Deronda himself turned paler as he said, “I know nothing.” He did not dare to say more.
“He is dead.” She uttered this with the same undertoned decision.
“Yes,” said Deronda, in a mournful suspense which made him reluctant to speak.
“His face will not be seen above the water again,” said Gwendolen, in a tone that was not louder, but of a suppressed eagerness, while she held both her hands clenched.
“No.”
“Not by any one else—only by me—a dead face—I shall never get away from it.”
It was with an inward voice of desperate self-repression that she spoke these last words, while she looked away from Deronda toward something at a distance from her on the floor. She was seeing the whole event—her own acts included—through an exaggerating medium of excitement and horror? Was she in a state of delirium into which there entered a sense of concealment and necessity for self-repression?
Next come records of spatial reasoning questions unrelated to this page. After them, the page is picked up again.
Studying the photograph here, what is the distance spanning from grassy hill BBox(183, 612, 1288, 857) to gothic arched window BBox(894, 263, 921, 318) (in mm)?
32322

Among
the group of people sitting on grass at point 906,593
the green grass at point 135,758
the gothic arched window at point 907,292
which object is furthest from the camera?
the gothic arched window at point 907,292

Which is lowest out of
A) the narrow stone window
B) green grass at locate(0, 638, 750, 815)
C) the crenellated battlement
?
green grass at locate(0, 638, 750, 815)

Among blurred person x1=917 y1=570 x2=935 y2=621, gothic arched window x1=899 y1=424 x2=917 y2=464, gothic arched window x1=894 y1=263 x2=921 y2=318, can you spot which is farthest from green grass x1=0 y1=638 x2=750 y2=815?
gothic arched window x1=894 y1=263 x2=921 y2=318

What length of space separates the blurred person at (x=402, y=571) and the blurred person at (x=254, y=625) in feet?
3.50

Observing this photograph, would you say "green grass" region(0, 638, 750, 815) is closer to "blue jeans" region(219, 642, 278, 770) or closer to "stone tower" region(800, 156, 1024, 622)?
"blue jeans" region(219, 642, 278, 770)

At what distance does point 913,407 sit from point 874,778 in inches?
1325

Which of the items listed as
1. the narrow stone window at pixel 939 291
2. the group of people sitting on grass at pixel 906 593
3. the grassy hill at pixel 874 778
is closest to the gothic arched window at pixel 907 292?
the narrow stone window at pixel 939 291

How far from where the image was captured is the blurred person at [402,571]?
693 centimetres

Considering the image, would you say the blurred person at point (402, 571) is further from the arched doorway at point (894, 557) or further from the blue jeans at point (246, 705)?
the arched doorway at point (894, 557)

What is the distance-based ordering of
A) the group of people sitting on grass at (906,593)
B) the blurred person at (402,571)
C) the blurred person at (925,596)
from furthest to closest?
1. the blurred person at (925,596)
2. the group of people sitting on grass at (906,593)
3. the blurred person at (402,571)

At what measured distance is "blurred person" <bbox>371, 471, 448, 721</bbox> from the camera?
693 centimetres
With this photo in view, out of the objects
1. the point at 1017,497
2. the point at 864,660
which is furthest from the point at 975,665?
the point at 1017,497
Such thoughts glanced through Deronda as a sort of hope. But imagine the conflict of feeling that kept him silent. She was bent on confession, and he dreaded hearing her confession. Against his better will he shrank from the task that was laid on him: he wished, and yet rebuked the wish as cowardly, that she could bury her secrets in her own bosom. He was not a priest. He dreaded the weight of this woman’s soul flung upon his own with imploring dependence. But she spoke again, hurriedly, looking at him—
“You will not say that I ought to tell the world? you will not say that I ought to be disgraced? I could not do it. I could not bear it. I cannot have my mother know. Not if I were dead. I could not have her know. I must tell you; but you will not say that any one else should know.”
“I can say nothing in my ignorance,” said Deronda, mournfully, “except that I desire to help you.”
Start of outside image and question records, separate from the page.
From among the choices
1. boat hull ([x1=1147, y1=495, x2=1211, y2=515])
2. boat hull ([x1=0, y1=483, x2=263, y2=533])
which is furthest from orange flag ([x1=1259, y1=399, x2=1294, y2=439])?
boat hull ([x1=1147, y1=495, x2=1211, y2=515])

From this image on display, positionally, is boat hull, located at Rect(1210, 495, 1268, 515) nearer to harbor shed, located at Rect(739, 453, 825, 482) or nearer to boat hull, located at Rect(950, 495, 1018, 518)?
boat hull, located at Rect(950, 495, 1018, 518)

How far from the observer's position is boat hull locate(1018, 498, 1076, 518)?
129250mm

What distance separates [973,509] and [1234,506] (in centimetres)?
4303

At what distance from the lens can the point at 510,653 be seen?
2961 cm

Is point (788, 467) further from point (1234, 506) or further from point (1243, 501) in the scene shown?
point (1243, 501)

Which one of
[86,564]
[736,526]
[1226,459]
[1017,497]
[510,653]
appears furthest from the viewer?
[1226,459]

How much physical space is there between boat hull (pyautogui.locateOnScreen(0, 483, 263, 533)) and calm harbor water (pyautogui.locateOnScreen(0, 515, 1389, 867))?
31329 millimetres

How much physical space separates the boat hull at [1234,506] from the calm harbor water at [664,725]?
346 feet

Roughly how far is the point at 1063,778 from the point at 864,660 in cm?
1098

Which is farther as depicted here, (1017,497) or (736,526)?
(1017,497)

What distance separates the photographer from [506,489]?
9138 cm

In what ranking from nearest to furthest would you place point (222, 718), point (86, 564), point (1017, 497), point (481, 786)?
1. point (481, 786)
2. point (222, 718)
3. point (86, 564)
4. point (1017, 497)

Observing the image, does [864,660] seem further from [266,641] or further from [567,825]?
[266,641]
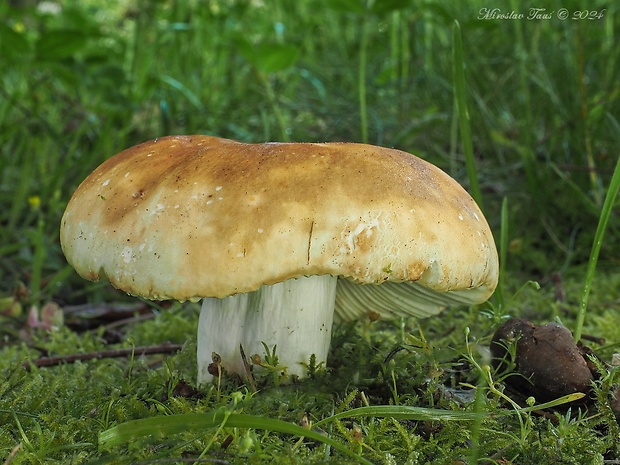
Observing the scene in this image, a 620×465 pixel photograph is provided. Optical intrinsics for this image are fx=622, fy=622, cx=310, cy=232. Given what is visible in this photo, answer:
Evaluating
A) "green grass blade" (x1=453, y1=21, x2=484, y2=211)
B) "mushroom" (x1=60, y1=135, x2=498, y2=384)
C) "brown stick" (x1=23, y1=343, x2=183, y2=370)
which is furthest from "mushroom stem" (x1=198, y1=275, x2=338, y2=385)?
"green grass blade" (x1=453, y1=21, x2=484, y2=211)

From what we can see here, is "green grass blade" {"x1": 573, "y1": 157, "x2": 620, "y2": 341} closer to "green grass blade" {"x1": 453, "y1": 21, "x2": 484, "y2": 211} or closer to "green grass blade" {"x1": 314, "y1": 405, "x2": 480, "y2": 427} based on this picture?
"green grass blade" {"x1": 453, "y1": 21, "x2": 484, "y2": 211}

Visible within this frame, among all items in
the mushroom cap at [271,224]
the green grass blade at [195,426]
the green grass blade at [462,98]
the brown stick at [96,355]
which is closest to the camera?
the green grass blade at [195,426]

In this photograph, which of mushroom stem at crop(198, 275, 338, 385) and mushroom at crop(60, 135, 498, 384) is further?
mushroom stem at crop(198, 275, 338, 385)

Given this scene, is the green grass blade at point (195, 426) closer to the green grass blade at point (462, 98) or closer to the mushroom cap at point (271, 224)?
the mushroom cap at point (271, 224)

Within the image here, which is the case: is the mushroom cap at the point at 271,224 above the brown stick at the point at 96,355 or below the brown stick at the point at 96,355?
above

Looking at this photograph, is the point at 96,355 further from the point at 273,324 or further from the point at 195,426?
the point at 195,426

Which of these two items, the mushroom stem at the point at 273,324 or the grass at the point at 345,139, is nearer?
the grass at the point at 345,139

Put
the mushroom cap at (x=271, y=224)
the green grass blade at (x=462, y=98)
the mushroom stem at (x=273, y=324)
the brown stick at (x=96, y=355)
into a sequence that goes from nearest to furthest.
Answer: the mushroom cap at (x=271, y=224) < the mushroom stem at (x=273, y=324) < the green grass blade at (x=462, y=98) < the brown stick at (x=96, y=355)

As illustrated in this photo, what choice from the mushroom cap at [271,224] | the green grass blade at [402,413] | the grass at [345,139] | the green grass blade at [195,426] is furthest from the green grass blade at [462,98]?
the green grass blade at [195,426]
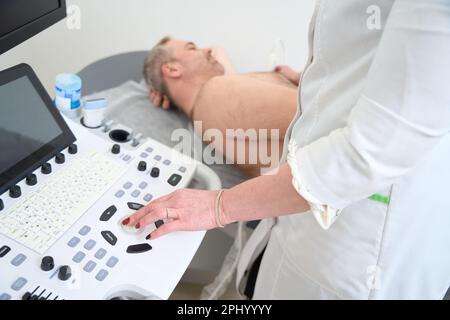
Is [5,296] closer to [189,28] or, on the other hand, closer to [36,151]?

“I told you from the beginning—as soon as I could—I told you I was afraid of myself.” There was a piteous pleading in the low murmur in which Deronda turned his ear only. Her face afflicted him too much. “I felt a hatred in me that was always working like an evil spirit—contriving things. Everything I could do to free myself came into my mind; and it got worse—all things got worse. That is why I asked you to come to me in town. I thought then I would tell you the worst about myself. I tried. But I could not tell everything. And
She paused, while a shudder passed through her; but soon went on.
“I will tell you everything now. Do you think a woman who cried, and prayed, and struggled to be saved from herself, could be a murderess?”
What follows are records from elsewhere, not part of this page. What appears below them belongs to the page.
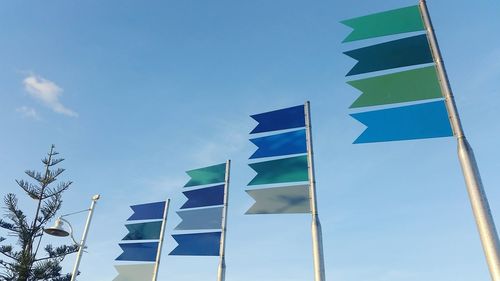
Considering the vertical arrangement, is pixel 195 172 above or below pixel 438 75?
above

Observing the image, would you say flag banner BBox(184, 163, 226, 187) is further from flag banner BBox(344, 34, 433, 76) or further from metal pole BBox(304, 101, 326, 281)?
flag banner BBox(344, 34, 433, 76)

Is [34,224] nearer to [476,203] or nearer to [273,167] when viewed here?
[273,167]

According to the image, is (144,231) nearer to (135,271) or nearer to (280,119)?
(135,271)

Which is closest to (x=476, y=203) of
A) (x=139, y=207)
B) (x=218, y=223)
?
(x=218, y=223)

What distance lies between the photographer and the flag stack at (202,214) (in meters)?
8.67

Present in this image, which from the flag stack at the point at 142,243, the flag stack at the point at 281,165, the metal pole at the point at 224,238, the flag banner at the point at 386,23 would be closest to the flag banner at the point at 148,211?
the flag stack at the point at 142,243

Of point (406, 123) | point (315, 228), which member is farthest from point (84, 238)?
point (406, 123)

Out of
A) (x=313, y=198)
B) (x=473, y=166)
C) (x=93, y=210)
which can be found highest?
(x=93, y=210)

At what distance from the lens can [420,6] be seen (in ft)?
18.1

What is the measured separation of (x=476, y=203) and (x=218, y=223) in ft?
19.7

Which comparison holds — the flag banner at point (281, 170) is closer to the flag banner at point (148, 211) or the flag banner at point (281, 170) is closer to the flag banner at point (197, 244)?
the flag banner at point (197, 244)

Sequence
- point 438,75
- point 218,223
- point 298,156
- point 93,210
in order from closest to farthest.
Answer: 1. point 438,75
2. point 298,156
3. point 218,223
4. point 93,210

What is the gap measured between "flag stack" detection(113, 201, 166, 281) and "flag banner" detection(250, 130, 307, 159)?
3.88 m

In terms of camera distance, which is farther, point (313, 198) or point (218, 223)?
point (218, 223)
“Great God!” said Deronda, in a deep, shaken voice, “don’t torture me needlessly. You have not murdered him. You threw yourself into the water with the impulse to save him. Tell me the rest afterward. This death was an accident that you could not have hindered.”
“Don’t be impatient with me.” The tremor, the childlike beseeching in these words compelled Deronda to turn his head and look at her face. The poor quivering lips went on. “You said—you used to say—you felt more for those who had done something wicked and were miserable; you said they might get better—they might be scourged into something better. If you had not spoken in that way, Everything would have been worse. I
Her hands, which had been so tightly clenched some minutes before, were now helplessly relaxed and trembling on the arm of her chair. Her quivering lips remained parted as she ceased speaking. Deronda could not answer; he was obliged to look away. He took one of her hands, and clasped it as if they were going to walk together like two children: it was the only way in which he could answer, “I will not forsake you.” And all the while he felt as if he were putting his name to a blank paper which might be filled up terribly. Their attitude, his adverted face with its expression of a suffering which he was solemnly resolved to undergo, might have told half the truth of the situation to a beholder who had suddenly entered.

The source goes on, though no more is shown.